Nel caso di specie, il Got ha correttamente trattato la causa sulla base di una rituale delega del giudice designato per poi rimettere il fascicolo al giudice titolare. Inoltre, la redazione materiale dell’ordinanza da parte di una stagista, non toglie che il controllo, la supervisione ed in buona sostanza la paternità del provvedimento è senz’altro da riferirsi al Collegio giudicante.

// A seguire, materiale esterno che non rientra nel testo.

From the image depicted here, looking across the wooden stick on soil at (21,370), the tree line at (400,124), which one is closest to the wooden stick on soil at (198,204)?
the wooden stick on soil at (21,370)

Il secondo motivo è infondato.

Secondo la giurisprudenza di questa Corte, “Nei giudizi in materia di protezione internazionale il giudice, in assenza della videoregistrazione del colloquio svoltosi dinanzi alla Commissione territoriale, ha l’obbligo di fissare l’udienza di comparizione, ma non anche quello di disporre l’audizione del richiedente, a meno che: a) nel ricorso non vengano dedotti fatti nuovi a sostegno della domanda (sufficientemente distinti da quelli allegati nella fase amministrativa, circostanziati e rilevanti); b) il giudice ritenga necessaria l’acquisizione di chiarimenti in ordine alle incogruenze o alle contraddizioni rilevate nelle dichiarazioni del richiedente; c) il richiedente faccia istanza di audizione nel ricorso, precisando gli aspetti in ordine ai quali intende fornire chiarimenti e sempre che la domanda non venga ritenuta manifestamente infondata o inammissibile” (Cass. n. 21584/20).

Nel caso di specie, il tribunale ha ritenuto il ricorrente credibile, ma ha concluso che la sua domanda era manifestamente infondata già sulla scorta delle sue stesse dichiarazioni.

Il terzo motivo è inammissibile, perché critica genericamente l’ordinanza senza aggredire nessuna specifica ratio decidendi.

Il quarto motivo è inammissibile, perché solleva censure di merito sull’accertamento di fatto condotto dal tribunale sulla situazione politica e sociale del Pakistan, alla luce delle fonti informative consultate, che il richiedente contesta ma in termini di mero dissenso, avendo solo indicato di aver fatto riferimento, nel ricorso introduttivo ad alcuni articoli sui conflitti esistenti nel paese.

Il quinto motivo è infondato, in quanto la valutazione comparativa della situazione soggettiva e oggettiva del richiedente con riferimento al paese d’origine per verificare se il rimpatrio possa determinare la privazione della titolarità e dell’esercizio dei diritti fondamentali (Cass. n. 4455/18), è stata effettuata dal Tribunale che ha accertato, con giudizio di fatto, l’insussistenza di situazioni di vulnerabilità meritevoli di tale protezione (il radicamento sul territorio nazionale non è stato reputato sufficiente, né sono state accertate patologia di rilievo).

La mancata costituzione dell’amministrazione statale esonera il collegio dal provvedere sulle spese.

PQM

LA CORTE SUPREMA DI CASSAZIONE

Rigetta il ricorso.

Ai sensi del D.P.R. n. 115 del 2002, art. 13, comma 1 quater, dà atto della sussistenza dei presupposti per il versamento, ove dovuto, da parte del ricorrente dell’ulteriore importo a titolo di contributo unificato pari a quello corrisposto per il ricorso, a norma dello stesso art. 13, comma 1 bis.

Così deciso in Roma, nella Camera di consiglio, il 16 aprile 2021.